> _What the task requires_
Going through the entries below, work out how many lines have the string "pandemic" in them. Give the number and nothing more.

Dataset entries

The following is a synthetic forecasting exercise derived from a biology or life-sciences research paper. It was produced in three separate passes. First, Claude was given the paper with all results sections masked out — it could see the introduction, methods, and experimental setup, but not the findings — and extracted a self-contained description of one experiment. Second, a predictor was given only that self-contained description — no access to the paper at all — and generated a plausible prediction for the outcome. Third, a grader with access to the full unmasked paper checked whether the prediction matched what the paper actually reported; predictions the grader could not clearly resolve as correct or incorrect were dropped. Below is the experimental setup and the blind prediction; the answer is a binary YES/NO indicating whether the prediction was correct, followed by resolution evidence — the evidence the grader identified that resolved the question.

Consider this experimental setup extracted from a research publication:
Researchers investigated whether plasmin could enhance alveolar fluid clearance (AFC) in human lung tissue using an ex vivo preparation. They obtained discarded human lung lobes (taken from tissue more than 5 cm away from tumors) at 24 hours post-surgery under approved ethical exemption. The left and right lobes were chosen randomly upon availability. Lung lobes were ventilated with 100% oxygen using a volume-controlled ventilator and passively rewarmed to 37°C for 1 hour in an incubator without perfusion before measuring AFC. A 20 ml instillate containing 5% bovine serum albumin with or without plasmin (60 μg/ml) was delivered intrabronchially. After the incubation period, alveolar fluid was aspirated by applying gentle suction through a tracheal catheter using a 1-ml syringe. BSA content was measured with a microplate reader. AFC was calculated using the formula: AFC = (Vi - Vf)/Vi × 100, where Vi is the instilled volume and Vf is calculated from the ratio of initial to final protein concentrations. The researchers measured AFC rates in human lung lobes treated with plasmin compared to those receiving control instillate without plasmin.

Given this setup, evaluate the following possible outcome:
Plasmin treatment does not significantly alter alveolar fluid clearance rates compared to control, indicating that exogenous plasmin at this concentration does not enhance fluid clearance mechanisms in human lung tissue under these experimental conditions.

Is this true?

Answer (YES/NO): NO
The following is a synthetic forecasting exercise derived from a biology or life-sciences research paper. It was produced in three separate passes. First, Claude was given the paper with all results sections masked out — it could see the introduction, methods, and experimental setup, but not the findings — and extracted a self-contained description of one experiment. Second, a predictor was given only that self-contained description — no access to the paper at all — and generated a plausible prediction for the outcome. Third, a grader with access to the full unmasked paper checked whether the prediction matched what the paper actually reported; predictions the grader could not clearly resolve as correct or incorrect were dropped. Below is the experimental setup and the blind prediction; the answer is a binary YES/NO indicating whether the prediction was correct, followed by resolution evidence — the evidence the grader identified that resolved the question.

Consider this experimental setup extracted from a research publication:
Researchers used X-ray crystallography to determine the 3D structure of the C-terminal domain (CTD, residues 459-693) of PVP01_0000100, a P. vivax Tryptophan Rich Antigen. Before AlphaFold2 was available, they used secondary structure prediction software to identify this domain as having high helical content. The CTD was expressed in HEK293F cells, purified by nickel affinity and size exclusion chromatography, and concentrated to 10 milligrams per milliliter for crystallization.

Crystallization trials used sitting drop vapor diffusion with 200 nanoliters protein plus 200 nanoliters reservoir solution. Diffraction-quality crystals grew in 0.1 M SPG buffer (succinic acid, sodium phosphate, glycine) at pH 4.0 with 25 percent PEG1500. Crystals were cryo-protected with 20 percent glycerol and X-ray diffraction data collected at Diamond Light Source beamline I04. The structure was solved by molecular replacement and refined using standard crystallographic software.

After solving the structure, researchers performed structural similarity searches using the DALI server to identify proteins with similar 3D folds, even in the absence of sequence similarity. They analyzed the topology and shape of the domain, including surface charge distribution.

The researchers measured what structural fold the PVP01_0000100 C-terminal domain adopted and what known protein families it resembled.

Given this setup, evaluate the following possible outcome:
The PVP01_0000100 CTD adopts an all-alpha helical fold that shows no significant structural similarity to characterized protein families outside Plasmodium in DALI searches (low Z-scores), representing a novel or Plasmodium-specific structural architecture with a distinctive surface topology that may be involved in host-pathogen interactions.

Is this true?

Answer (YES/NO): NO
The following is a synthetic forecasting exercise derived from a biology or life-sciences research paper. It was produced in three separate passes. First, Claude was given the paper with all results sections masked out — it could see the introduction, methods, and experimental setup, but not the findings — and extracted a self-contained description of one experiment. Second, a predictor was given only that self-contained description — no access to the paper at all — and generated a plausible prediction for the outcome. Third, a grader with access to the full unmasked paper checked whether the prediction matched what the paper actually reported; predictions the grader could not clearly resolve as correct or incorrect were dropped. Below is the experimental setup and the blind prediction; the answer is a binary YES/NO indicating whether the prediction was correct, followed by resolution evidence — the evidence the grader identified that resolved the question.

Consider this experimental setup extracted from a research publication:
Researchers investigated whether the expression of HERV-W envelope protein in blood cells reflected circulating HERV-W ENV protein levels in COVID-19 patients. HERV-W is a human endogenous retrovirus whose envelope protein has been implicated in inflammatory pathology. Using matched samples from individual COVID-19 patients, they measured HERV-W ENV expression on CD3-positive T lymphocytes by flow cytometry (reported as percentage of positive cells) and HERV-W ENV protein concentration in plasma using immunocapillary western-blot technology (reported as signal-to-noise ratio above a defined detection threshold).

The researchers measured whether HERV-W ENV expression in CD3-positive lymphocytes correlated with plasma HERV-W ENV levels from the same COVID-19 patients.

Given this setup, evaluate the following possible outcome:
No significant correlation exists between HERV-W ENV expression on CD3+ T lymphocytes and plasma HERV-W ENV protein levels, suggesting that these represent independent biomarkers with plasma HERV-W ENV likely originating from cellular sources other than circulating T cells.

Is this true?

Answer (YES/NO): NO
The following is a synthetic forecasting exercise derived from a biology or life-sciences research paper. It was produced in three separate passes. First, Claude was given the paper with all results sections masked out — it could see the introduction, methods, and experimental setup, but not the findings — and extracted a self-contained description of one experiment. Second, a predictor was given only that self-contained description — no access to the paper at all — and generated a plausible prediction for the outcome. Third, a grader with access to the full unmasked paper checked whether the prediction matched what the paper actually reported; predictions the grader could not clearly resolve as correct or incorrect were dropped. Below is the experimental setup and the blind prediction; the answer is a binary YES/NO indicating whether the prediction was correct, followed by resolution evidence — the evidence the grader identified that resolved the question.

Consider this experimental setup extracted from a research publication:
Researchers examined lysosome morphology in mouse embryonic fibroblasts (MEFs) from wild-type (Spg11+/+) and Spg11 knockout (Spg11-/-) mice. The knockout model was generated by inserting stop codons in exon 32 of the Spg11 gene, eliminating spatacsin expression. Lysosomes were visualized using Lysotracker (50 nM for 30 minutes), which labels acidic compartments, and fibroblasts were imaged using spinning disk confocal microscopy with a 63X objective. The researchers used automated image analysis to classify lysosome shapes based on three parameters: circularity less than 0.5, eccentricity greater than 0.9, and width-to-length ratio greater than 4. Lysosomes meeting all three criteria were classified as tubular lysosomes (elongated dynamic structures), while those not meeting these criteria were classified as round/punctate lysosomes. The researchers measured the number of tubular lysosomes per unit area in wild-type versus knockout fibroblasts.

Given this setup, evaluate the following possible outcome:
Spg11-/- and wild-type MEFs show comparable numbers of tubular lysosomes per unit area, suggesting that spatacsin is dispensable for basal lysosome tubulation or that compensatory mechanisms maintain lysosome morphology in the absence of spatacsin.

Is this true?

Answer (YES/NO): NO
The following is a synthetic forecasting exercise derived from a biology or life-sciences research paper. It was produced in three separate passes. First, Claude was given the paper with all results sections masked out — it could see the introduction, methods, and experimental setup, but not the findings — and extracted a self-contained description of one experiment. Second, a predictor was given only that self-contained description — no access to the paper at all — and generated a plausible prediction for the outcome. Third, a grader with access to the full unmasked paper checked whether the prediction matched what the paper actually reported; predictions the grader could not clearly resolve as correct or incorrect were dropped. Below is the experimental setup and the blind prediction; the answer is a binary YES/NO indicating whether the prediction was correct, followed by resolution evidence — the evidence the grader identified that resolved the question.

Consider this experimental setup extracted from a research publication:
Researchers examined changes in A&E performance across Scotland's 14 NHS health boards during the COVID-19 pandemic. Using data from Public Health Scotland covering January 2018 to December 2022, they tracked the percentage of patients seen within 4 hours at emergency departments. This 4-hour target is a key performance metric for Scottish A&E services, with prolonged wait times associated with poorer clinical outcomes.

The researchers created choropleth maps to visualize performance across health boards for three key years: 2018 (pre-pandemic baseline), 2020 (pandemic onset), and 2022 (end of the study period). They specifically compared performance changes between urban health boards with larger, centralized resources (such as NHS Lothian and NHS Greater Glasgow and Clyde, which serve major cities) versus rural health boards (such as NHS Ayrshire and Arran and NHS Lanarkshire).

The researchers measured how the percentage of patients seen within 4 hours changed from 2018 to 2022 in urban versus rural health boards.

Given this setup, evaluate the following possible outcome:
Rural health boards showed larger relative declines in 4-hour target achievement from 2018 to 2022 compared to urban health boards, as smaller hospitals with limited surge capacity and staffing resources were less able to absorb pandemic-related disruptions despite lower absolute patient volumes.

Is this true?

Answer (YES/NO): YES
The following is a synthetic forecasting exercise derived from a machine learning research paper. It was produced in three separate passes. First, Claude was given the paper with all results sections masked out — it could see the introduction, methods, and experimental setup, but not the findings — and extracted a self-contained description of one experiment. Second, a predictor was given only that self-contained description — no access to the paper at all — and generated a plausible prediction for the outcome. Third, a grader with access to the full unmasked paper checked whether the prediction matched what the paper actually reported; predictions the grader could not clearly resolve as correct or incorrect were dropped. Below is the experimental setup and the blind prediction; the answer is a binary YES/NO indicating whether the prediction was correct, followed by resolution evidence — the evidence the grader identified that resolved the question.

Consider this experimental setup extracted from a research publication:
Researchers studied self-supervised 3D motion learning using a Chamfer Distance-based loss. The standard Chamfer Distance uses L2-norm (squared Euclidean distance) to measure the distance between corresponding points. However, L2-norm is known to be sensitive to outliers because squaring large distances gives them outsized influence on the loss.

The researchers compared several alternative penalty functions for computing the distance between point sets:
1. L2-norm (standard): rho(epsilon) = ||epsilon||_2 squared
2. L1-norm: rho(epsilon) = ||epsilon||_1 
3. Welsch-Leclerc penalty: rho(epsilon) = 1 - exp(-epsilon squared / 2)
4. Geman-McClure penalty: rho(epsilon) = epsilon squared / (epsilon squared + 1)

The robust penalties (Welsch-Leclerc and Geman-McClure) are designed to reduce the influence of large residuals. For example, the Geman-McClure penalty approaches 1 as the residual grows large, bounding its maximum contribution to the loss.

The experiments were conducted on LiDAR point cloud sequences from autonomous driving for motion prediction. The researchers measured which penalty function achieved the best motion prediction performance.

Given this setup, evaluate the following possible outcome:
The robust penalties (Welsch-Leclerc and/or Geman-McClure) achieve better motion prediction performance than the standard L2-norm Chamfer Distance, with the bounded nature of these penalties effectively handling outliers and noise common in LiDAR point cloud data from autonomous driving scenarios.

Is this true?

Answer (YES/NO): YES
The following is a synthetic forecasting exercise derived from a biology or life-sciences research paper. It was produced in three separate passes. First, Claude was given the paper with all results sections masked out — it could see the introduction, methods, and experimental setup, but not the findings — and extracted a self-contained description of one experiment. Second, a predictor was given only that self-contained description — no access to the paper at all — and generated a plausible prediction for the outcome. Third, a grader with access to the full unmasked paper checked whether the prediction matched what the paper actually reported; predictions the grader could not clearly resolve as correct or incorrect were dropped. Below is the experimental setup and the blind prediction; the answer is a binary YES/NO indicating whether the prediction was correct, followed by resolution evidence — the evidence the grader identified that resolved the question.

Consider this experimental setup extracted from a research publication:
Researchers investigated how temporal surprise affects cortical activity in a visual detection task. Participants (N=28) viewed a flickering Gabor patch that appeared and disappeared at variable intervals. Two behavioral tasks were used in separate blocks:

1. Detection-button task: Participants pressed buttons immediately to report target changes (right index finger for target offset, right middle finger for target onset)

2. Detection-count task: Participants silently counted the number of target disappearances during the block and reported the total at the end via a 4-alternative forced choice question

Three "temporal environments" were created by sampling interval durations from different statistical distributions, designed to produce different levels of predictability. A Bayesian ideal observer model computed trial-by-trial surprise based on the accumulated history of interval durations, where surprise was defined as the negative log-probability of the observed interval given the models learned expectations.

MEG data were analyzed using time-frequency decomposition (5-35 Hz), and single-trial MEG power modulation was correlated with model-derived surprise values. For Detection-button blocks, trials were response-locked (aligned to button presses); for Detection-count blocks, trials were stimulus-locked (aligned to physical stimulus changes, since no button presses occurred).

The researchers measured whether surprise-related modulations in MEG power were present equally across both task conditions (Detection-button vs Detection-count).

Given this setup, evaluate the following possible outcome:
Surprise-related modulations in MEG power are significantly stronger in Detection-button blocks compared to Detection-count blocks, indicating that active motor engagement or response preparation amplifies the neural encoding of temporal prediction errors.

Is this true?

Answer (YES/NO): NO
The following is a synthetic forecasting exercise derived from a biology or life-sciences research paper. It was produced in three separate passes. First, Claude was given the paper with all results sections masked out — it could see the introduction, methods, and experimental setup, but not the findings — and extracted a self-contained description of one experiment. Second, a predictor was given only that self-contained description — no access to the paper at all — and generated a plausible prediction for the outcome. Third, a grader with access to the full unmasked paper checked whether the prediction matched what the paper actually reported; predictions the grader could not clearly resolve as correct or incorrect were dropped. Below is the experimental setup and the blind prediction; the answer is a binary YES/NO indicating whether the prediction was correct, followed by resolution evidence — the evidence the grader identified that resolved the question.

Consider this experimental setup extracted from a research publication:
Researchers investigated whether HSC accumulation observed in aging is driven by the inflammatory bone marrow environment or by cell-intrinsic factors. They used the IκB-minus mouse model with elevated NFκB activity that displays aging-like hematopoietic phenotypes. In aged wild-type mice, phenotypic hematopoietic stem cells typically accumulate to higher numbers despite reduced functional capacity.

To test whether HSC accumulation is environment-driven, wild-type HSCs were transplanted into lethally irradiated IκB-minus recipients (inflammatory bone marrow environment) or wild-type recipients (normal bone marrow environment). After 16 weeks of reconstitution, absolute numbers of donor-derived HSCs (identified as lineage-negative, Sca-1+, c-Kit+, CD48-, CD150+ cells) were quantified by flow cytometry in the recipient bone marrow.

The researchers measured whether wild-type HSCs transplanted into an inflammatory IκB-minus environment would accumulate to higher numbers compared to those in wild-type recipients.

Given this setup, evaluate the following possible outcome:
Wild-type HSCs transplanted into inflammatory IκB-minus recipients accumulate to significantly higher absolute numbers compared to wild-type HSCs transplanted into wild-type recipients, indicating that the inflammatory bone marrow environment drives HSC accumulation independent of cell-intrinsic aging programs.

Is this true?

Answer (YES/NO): NO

> _Answer space_
3